WORK TO BE COMPLETED: Word by word and line by line, write out all of the records.

RECORDS SUPPLIED:
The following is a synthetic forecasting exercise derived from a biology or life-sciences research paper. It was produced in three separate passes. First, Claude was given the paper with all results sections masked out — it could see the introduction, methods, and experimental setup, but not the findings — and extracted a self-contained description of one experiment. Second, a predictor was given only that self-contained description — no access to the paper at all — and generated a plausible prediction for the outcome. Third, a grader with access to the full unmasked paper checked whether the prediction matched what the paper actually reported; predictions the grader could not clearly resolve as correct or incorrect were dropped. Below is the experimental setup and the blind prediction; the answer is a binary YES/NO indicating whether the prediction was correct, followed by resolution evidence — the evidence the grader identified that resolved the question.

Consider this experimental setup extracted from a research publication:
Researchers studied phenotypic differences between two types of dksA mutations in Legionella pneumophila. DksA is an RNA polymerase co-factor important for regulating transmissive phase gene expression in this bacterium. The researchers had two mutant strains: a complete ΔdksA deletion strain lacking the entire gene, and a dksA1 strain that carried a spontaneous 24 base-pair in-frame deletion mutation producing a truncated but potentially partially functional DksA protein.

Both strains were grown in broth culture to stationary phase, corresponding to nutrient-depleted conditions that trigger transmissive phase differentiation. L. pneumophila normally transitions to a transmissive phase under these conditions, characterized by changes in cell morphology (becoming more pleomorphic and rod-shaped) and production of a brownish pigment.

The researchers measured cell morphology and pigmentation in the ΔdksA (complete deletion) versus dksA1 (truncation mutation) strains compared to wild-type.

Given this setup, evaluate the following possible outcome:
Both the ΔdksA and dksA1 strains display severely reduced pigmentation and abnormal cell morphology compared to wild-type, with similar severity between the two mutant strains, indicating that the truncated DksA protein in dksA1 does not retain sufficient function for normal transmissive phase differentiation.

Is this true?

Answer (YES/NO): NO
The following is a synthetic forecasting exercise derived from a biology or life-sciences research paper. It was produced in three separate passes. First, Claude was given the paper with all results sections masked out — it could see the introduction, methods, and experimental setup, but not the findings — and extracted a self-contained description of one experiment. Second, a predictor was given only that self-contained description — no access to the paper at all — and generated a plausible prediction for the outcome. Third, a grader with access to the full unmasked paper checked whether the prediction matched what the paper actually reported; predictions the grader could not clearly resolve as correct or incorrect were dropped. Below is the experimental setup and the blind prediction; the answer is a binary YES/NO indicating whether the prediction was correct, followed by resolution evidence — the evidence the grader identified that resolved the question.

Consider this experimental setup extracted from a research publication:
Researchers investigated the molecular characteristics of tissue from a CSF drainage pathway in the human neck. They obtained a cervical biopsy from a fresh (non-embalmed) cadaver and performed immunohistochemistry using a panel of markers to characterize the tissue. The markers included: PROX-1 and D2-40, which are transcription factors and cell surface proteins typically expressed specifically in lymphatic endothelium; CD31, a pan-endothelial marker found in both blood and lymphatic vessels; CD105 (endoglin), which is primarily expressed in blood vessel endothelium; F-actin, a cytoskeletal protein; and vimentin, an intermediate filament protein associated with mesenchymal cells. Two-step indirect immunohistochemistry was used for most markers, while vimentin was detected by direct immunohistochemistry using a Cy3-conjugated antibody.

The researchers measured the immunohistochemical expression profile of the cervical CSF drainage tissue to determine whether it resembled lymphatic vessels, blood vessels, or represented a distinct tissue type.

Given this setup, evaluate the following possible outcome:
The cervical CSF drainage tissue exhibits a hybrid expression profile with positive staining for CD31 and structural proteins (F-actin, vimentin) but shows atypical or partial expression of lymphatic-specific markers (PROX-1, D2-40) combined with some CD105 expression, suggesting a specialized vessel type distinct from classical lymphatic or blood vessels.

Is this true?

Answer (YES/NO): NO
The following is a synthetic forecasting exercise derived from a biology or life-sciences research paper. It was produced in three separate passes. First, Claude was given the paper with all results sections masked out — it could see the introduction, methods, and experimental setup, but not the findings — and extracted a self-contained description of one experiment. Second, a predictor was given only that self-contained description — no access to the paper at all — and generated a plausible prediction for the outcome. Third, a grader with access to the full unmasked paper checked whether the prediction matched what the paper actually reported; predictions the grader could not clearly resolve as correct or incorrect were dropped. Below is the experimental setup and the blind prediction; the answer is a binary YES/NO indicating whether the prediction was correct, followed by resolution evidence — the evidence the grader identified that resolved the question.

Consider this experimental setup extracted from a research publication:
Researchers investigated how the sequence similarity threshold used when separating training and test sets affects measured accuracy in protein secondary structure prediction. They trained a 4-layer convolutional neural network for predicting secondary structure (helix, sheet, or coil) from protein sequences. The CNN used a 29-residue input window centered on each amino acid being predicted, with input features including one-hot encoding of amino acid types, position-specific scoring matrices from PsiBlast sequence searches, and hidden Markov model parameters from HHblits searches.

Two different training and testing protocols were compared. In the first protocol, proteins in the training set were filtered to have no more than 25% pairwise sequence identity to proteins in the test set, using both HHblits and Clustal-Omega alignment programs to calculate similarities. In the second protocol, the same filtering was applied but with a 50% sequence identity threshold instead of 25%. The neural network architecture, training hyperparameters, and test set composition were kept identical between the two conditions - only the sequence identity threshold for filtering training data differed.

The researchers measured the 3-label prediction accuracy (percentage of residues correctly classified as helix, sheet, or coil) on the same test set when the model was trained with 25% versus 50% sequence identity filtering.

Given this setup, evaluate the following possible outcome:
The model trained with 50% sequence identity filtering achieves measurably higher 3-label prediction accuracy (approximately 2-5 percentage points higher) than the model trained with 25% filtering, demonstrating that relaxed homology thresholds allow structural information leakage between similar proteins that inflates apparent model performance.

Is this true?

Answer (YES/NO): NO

ANSWER:
The following is a synthetic forecasting exercise derived from a biology or life-sciences research paper. It was produced in three separate passes. First, Claude was given the paper with all results sections masked out — it could see the introduction, methods, and experimental setup, but not the findings — and extracted a self-contained description of one experiment. Second, a predictor was given only that self-contained description — no access to the paper at all — and generated a plausible prediction for the outcome. Third, a grader with access to the full unmasked paper checked whether the prediction matched what the paper actually reported; predictions the grader could not clearly resolve as correct or incorrect were dropped. Below is the experimental setup and the blind prediction; the answer is a binary YES/NO indicating whether the prediction was correct, followed by resolution evidence — the evidence the grader identified that resolved the question.

Consider this experimental setup extracted from a research publication:
Researchers studied phenotypic differences between two types of dksA mutations in Legionella pneumophila. DksA is an RNA polymerase co-factor important for regulating transmissive phase gene expression in this bacterium. The researchers had two mutant strains: a complete ΔdksA deletion strain lacking the entire gene, and a dksA1 strain that carried a spontaneous 24 base-pair in-frame deletion mutation producing a truncated but potentially partially functional DksA protein.

Both strains were grown in broth culture to stationary phase, corresponding to nutrient-depleted conditions that trigger transmissive phase differentiation. L. pneumophila normally transitions to a transmissive phase under these conditions, characterized by changes in cell morphology (becoming more pleomorphic and rod-shaped) and production of a brownish pigment.

The researchers measured cell morphology and pigmentation in the ΔdksA (complete deletion) versus dksA1 (truncation mutation) strains compared to wild-type.

Given this setup, evaluate the following possible outcome:
Both the ΔdksA and dksA1 strains display severely reduced pigmentation and abnormal cell morphology compared to wild-type, with similar severity between the two mutant strains, indicating that the truncated DksA protein in dksA1 does not retain sufficient function for normal transmissive phase differentiation.

Is this true?

Answer (YES/NO): NO
The following is a synthetic forecasting exercise derived from a biology or life-sciences research paper. It was produced in three separate passes. First, Claude was given the paper with all results sections masked out — it could see the introduction, methods, and experimental setup, but not the findings — and extracted a self-contained description of one experiment. Second, a predictor was given only that self-contained description — no access to the paper at all — and generated a plausible prediction for the outcome. Third, a grader with access to the full unmasked paper checked whether the prediction matched what the paper actually reported; predictions the grader could not clearly resolve as correct or incorrect were dropped. Below is the experimental setup and the blind prediction; the answer is a binary YES/NO indicating whether the prediction was correct, followed by resolution evidence — the evidence the grader identified that resolved the question.

Consider this experimental setup extracted from a research publication:
Researchers investigated the molecular characteristics of tissue from a CSF drainage pathway in the human neck. They obtained a cervical biopsy from a fresh (non-embalmed) cadaver and performed immunohistochemistry using a panel of markers to characterize the tissue. The markers included: PROX-1 and D2-40, which are transcription factors and cell surface proteins typically expressed specifically in lymphatic endothelium; CD31, a pan-endothelial marker found in both blood and lymphatic vessels; CD105 (endoglin), which is primarily expressed in blood vessel endothelium; F-actin, a cytoskeletal protein; and vimentin, an intermediate filament protein associated with mesenchymal cells. Two-step indirect immunohistochemistry was used for most markers, while vimentin was detected by direct immunohistochemistry using a Cy3-conjugated antibody.

The researchers measured the immunohistochemical expression profile of the cervical CSF drainage tissue to determine whether it resembled lymphatic vessels, blood vessels, or represented a distinct tissue type.

Given this setup, evaluate the following possible outcome:
The cervical CSF drainage tissue exhibits a hybrid expression profile with positive staining for CD31 and structural proteins (F-actin, vimentin) but shows atypical or partial expression of lymphatic-specific markers (PROX-1, D2-40) combined with some CD105 expression, suggesting a specialized vessel type distinct from classical lymphatic or blood vessels.

Is this true?

Answer (YES/NO): NO
The following is a synthetic forecasting exercise derived from a biology or life-sciences research paper. It was produced in three separate passes. First, Claude was given the paper with all results sections masked out — it could see the introduction, methods, and experimental setup, but not the findings — and extracted a self-contained description of one experiment. Second, a predictor was given only that self-contained description — no access to the paper at all — and generated a plausible prediction for the outcome. Third, a grader with access to the full unmasked paper checked whether the prediction matched what the paper actually reported; predictions the grader could not clearly resolve as correct or incorrect were dropped. Below is the experimental setup and the blind prediction; the answer is a binary YES/NO indicating whether the prediction was correct, followed by resolution evidence — the evidence the grader identified that resolved the question.

Consider this experimental setup extracted from a research publication:
Researchers investigated how the sequence similarity threshold used when separating training and test sets affects measured accuracy in protein secondary structure prediction. They trained a 4-layer convolutional neural network for predicting secondary structure (helix, sheet, or coil) from protein sequences. The CNN used a 29-residue input window centered on each amino acid being predicted, with input features including one-hot encoding of amino acid types, position-specific scoring matrices from PsiBlast sequence searches, and hidden Markov model parameters from HHblits searches.

Two different training and testing protocols were compared. In the first protocol, proteins in the training set were filtered to have no more than 25% pairwise sequence identity to proteins in the test set, using both HHblits and Clustal-Omega alignment programs to calculate similarities. In the second protocol, the same filtering was applied but with a 50% sequence identity threshold instead of 25%. The neural network architecture, training hyperparameters, and test set composition were kept identical between the two conditions - only the sequence identity threshold for filtering training data differed.

The researchers measured the 3-label prediction accuracy (percentage of residues correctly classified as helix, sheet, or coil) on the same test set when the model was trained with 25% versus 50% sequence identity filtering.

Given this setup, evaluate the following possible outcome:
The model trained with 50% sequence identity filtering achieves measurably higher 3-label prediction accuracy (approximately 2-5 percentage points higher) than the model trained with 25% filtering, demonstrating that relaxed homology thresholds allow structural information leakage between similar proteins that inflates apparent model performance.

Is this true?

Answer (YES/NO): NO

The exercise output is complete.